Westfalen-Blatt: Das WESTFALEN-BLATT (Bielefeld) zum Breivik-Urteil

Anders Behring Breivik hat das Urteil mit einem
nur schwer zu ertragenden Lächeln quittiert. Der Massenmörder hat es
geschafft: Er gilt als zurechnungsfähig. Seine monströse Tat war also
nicht die eines unzurechnungsfähigen Psychopathen, sondern die eines
gewissenlos und berechnend vorgehenden Killers. Es gehört zu den
vielen Widersprüchlichkeiten des Prozesses, dass auch die
überwältigende Mehrheit der Opfer-Angehörigen den Richterspruch mit
Genugtuung aufgenommen hat. Sie forderten Gerechtigkeit – wenn es
diese nach einem 77-fachen Mord überhaupt geben kann – für ein
jahrelang geplantes Verbrechen, für das einzig und allein Breivik
verantwortlich ist und keine Psychose oder sonstige krankhafte
Störung. Mit dem Urteil ist deshalb das Mindestmögliche getan, damit
Überlebende und Hinterbliebene im Bewusstsein des Geschehenen
weiterleben können. Aber nicht mehr, denn das von Rassist Breivik
angerichtete Massaker kann weitere Folgen haben. In seiner
faschistoiden Verblendung war er angetreten, die sozialdemokratische
Arbeiterpartei zu »zerschlagen«. Seit Bekanntwerden schwerer
Einsatzpannen am Tattag stehen Rücktrittsforderungen an
Ministerpräsident Jens Stoltenberg im Raum. Der für seine bedachten
Worte nach dem Blutbad viel gelobte Sozialdemokrat sieht sich mit
Schuldvorwürfen konfrontiert, Ausgang offen. Er hatte damals von
»mehr Offenheit, mehr Humanität, aber niemals Naivität« im Umgang mit
dem Terror gesprochen. Worte, die für ihn jetzt zum Bumerang werden
könnten.
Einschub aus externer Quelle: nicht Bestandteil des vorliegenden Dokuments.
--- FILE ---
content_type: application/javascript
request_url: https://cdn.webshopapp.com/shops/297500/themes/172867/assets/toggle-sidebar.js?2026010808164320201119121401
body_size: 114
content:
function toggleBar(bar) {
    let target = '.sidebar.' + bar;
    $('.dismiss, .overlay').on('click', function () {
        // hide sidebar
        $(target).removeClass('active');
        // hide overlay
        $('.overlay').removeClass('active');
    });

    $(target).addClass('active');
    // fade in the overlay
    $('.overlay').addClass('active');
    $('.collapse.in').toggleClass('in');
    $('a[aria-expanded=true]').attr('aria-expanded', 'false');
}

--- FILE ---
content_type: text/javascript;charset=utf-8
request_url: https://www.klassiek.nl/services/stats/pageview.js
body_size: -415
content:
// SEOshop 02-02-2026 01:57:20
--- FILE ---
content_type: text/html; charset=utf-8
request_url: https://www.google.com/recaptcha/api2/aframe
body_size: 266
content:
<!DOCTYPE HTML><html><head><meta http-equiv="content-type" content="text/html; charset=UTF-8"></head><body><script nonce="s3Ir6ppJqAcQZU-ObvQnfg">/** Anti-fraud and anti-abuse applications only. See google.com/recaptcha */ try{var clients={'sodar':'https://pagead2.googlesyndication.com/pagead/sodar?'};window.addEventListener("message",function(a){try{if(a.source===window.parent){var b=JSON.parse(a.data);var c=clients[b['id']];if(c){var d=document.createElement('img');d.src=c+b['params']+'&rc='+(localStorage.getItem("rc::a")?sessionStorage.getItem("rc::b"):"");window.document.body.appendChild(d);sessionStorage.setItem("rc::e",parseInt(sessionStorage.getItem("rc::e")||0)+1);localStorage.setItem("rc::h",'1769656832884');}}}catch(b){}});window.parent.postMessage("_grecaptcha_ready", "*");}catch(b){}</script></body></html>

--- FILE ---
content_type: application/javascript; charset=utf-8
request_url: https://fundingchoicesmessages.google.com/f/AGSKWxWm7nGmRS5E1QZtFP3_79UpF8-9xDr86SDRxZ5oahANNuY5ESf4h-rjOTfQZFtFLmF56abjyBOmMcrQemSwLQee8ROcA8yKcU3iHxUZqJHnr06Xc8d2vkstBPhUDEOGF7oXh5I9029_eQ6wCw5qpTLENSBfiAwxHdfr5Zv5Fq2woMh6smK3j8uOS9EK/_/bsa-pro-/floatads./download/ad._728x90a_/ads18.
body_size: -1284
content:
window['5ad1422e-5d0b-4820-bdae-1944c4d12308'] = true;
Doch das Trauma rührt noch tiefer: Mit dem Prozess und dem
Urteil stellt sich ein Land auf die Probe, das weltweit als Hort von
Toleranz, Freiheit und Rechtsstaatlichkeit, ja für Zivilisation
schlechthin gilt. Die zentrale Frage lautet: Wie viel Humanität muss
eine Gesellschaft einem Menschen entgegenbringen, der sie zerstören
will? Wie sehr Norwegen mit sich ringt, zeigt die Tatsache, dass die
Anklage trotz zweier widersprüchlicher Gutachten auf
»unzurechnungsfähig« plädiert hat. Denn angeblich sei es schlimmer,
einen psychisch Kranken irrtümlich in ein Gefängnis zu stecken als
einen Gesunden in die Psychiatrie. Viele Norweger können mit dieser
Argumentation nichts anfangen. Laut einer Umfrage hält eine Mehrheit
die Haftbedingungen Breiviks für zu komfortabel. Drei Zellen, jeweils
acht Quadratmeter groß, stehen ihm im Gefängnis Ila nahe Oslo zur
Verfügung, ein Schlafraum, ein Trainingsraum mit Sportgerät und ein
Arbeitsraum samt Computer. Von dort hatte der 33-Jährige Briefe an
Sympathisanten geschickt und Post aus aller Welt bekommen. »Geht die
Freundlichkeit im besten Land der Welt zu weit?«, fragen
skandinavische Zeitungen. Mit der Verhängung der Höchststrafe hat das
Osloer Gericht jetzt ein Zeichen gesetzt. Terrorist Breivik bleibt
für immer unter Verschluss. Mehr darf ein Rechtsstaat nicht.